***** Source text

2. Markdown’s Moment
Markdown, the simple syntax for formatting text, is becoming more important. If you aren’t familiar with it, Markdown is easy to learn and may make all sorts of AI interactions just a little easier.
Many AI outputs are written in Markdown (e.g., ChatGPT, Claude).
Learning to write in Markdown makes documents more machine-readable, and structures information clearly for humans and AI alike.
It supports structured writing, better prompt engineering, and easier data transformation.
If you haven’t already, it is worth learning the basics of Markdown now. Here’s an easy intro course.
3. Actual, Usable AI Agents
After much hype and many underwhelming demos, practical AI agents have been arriving in force in the last few weeks.
For clarity, agents are AI systems that can make a plan, use tools and make decisions to complete tasks.
Apps like Manus and GenSpark are showing genuinely useful agent capabilities. Even ChatGPT is demonstrating increasingly agent-like behaviour (e.g., advanced web browsing, multi-step reasoning) – ChatGPT-o3 is now available to all and the speed and quality of its agentic (planning, tool-use, micro-decisions) seem very effective (although some reports say it is more prone to hallucination).

**********

● **Exercises**
[A] Reproduce the stretch of the Markdown and AI agents text from "2. Markdown’s Moment" through "a little easier.".
[B] Keep writing the Markdown and AI agents text, starting right after its last sentence.
None of the material after this is needed.

***** Material provided

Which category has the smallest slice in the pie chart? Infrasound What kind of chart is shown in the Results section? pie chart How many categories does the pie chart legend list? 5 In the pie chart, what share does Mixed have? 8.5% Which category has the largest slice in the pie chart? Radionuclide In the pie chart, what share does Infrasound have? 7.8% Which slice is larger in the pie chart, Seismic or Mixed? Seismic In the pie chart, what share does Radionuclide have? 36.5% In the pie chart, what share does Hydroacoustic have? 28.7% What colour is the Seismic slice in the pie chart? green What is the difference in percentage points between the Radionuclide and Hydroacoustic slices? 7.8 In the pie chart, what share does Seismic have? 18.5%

**********

● **Written answers**
[A]
2. Markdown’s Moment
Markdown, the simple syntax for formatting text, is becoming more important. If you aren’t familiar with it, Markdown is easy to learn and may make all sorts of AI interactions just a little easier.

[B]
This is already changing how we think about task delegation, workflow design, and future work models at Brilliant Noise. I’m interested to see what will unfold in the coming weeks.
Basil & Sybil investigate
For reasons that will become clear, I was interested in explaining in simple terms the concept of vectorisation, as used in vector databases. I ended up making this cartoon about my dogs Basil and Sybil.
Making sense by making cartoons
Learning the language of AI literacy, we start to pick up useful technical words, sometimes from tech, sometimes from elsewhere. A term that was hanging about in my head without a full explanation was “vector databases” or “vectorising”.
Applying the Feynman test – finding what you don’t fully understand by writing down an explanation in plain language and then spotting where you struggle to drop the jargon – I realised I hadn’t grasped it all.
After some to-and-forth I settled on this explanation:
Vectors store the meaning or context of data (like a word, sentence, image) as directions and positions in a giant, multi-dimensional space.
Instead of just remembering the word itself (like "apple" = a string of letters), it remembers where "apple" sits in relation to lots of other ideas — e.g., fruits, red things, healthy food, brands (like Apple computers).
Because of that, when you search using a word or idea, the database can find related things, even if the exact word isn't used.
A vector database finds meaning neighbours, not just identical words.
It might suggest words, phrases, brands, objects, or ideas linked by meaning, not spelling.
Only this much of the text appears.